May 6, 2015 · Computer Vision

OpenCV and Python Project Setup

For my computer vision projects I like to setup an organized directory structure and keep all dependencies in one place. virtualenv is a great tool, which helps you accomplish this. I'll show you how I structure my projects, install OpenCV and install packages.

For my projects I use Python 2.7 and OpenCV 2.4.11 on Mac OS X. Many of these steps should be similar for other operating systems, except you will use a tool other than Homebrew to manage packages.

Install Python and OpenCV

If you haven't done this yet, you will want to install Python and OpenCV. I used Homebrew to do this, which is a package manager for OS X. I highly recommend installing Homebrew if you haven't done so using these instructions.

OS X comes with Python preinstalled, however, I occasionally had issues with stock Python, so I reinstalled it using Homebrew. On the command line type:

brew install python  

Next you want to install OpenCV. Before installing OpenCV, I found you have to install numpy system-wide.

pip install numpy  
brew tap homebrew/science  
brew install opencv  

OpenCV should now work with Python. You can test this out by opening a Python console by typing python on the command line and then running import cv2. If that works fine, you're ready to use OpenCV.

Set up virtualenv

virtualenv is a great tool for Python that manages project dependencies. Different versions of Python packages could potentially cause problems for your application. With virtualenv you can specify all the packages a project needs and which versions to use. They're isolated from system-wide packages and ones from other projects. As I'll show you later, it also helps make an application portable. To install virtualenv on the command line type:

pip install virtualenv  

Whenever you want to set up a virtualenv inside a project directory you run:

virtualenv --no-site-packages venv  

The environment is created inside the venv directory. To activate the environment type source venv/bin/activate and to deactivate type deactivate.

Having to source the virtual environment can get annoying really quickly, so I also use a tool called autoenv, which does this automatically. Install autoenv:

brew install autoenv  
echo 'source /usr/local/opt/autoenv/activate.sh' >> ~/.bash_profile  

autoenv requires a .env file in the project directory. I create one using this example:

BASE_PATH=`dirname "${BASH_SOURCE}"`  
PWD=`pwd`

if [[ "${BASE_PATH}" == "${PWD}" ]]  
then  
    if [[ -e venv/bin/activate ]]
    then
        source venv/bin/activate
    fi
fi  

Install packages

To install packages for the virtual environment just run pip install <package>. Make sure the virtual environment is activated before running any pip commands. For an OpenCV project you'll need to install numpy. I would also recommend installing pytest to run tests.

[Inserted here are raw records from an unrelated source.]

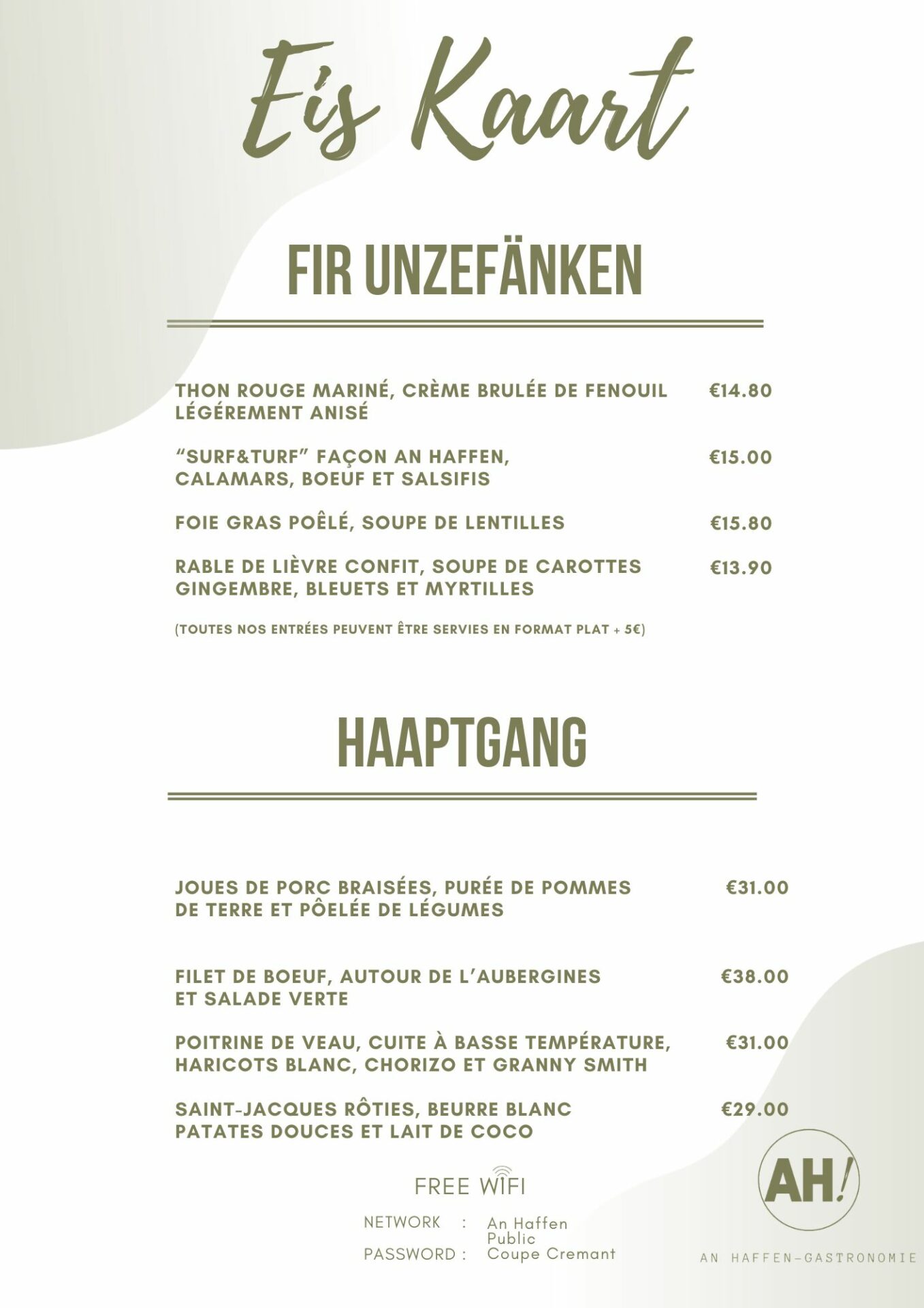 Eis Kaart

FIR UNZEFÄNKEN

THON ROUGE MARINÉ, CRÈME BRULÉE DE FENOUIL LÉGÉREMENT ANISÉ €14.80

"SURF&TURF" FAÇON AN HAFFEN, CALAMARS, BOEUF ET SALSIFIS €15.00

FOIE GRAS POÊLÉ, SOUPE DE LENTILLES €15.80

RABLE DE LIÈVRE CONFIT, SOUPE DE CAROTTES GINGEMBRE, BLEUETS ET MYRTILLES €13.90

(TOUTES NOS ENTRÉES PEUVENT ÊTRE SERVIES EN FORMAT PLAT + 5€)

HAAPTGANG

JOUES DE PORC BRAISÉES, PURÉE DE POMMES DE TERRE ET PÔELÉE DE LÉGUMES €31.00

FILET DE BOEUF, AUTOUR DE L'AUBERGINES ET SALADE VERTE €38.00

POITRINE DE VEAU, CUITE À BASSE TEMPÉRATURE, HARICOTS BLANC, CHORIZO ET GRANNY SMITH €31.00

SAINT-JACQUES RÔTIES, BEURRE BLANC PATATES DOUCES ET LAIT DE COCO €29.00

FREE WIFI

NETWORK : An Haffen Public
PASSWORD : Coupe Cremant

AH!

AN HAFFEN-GASTRONOMIE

To use OpenCV in a virtual environment you also need to copy OpenCV site-package files to the virtualenv site-package directory. You should be able to do this with:

cp /usr/local/lib/python2.7/site-packages/cv* ./venv/lib/python2.7/site-packages  

If this doesn't work you can find the location of the OpenCV files like this:

import cv2  
print cv2.__file__  

After you've finished installing packages you should generate a requirements file that lists the project's dependencies. In the project directory type:

pip freeze > requirements.txt  

Now whenever you set up this application on another system you only need to run this command to install all project dependencies:

pip install -r requirements.txt  

Project skeleton

I follow this guide to structure my project directory. There's a directory for all application files. There's a directory for test files. You also want a setup.py and README.md file.

If you're using git (which I highly recommend) you should have a .gitignore file. I use this one and to the end I add:

# virtualenv
venv/  
.env

Create a new project

Up to this point you've installed Python, OpenCV and virtualenv. You've learned how to create a virtual environment, install packages and structure a project directory. To summarize, this is how I set up a new OpenCV project, assuming I have all the requirements installed:

mkdir new_project  
cd new_project  
mkdir project_name test  
touch setup.py README.md project_name/__init__.py test/__init__.py  
touch .gitignore  

Then I copy the previous example into .gitignore. The project directory is set up, so now set up virtualenv.

virtualenv --no-site-packages venv  
touch .env  

I copy the example into .env. Now you can install packages.

source venv/bin/activate  
pip install numpy  
pip install pytest  
cp /usr/local/lib/python2.7/site-packages/cv* ./venv/lib/python2.7/site-packages  
pip freeze > requirements.txt  

Next commit the project to git and now you're ready to start coding your OpenCV project! This project should also be easily portable to other systems.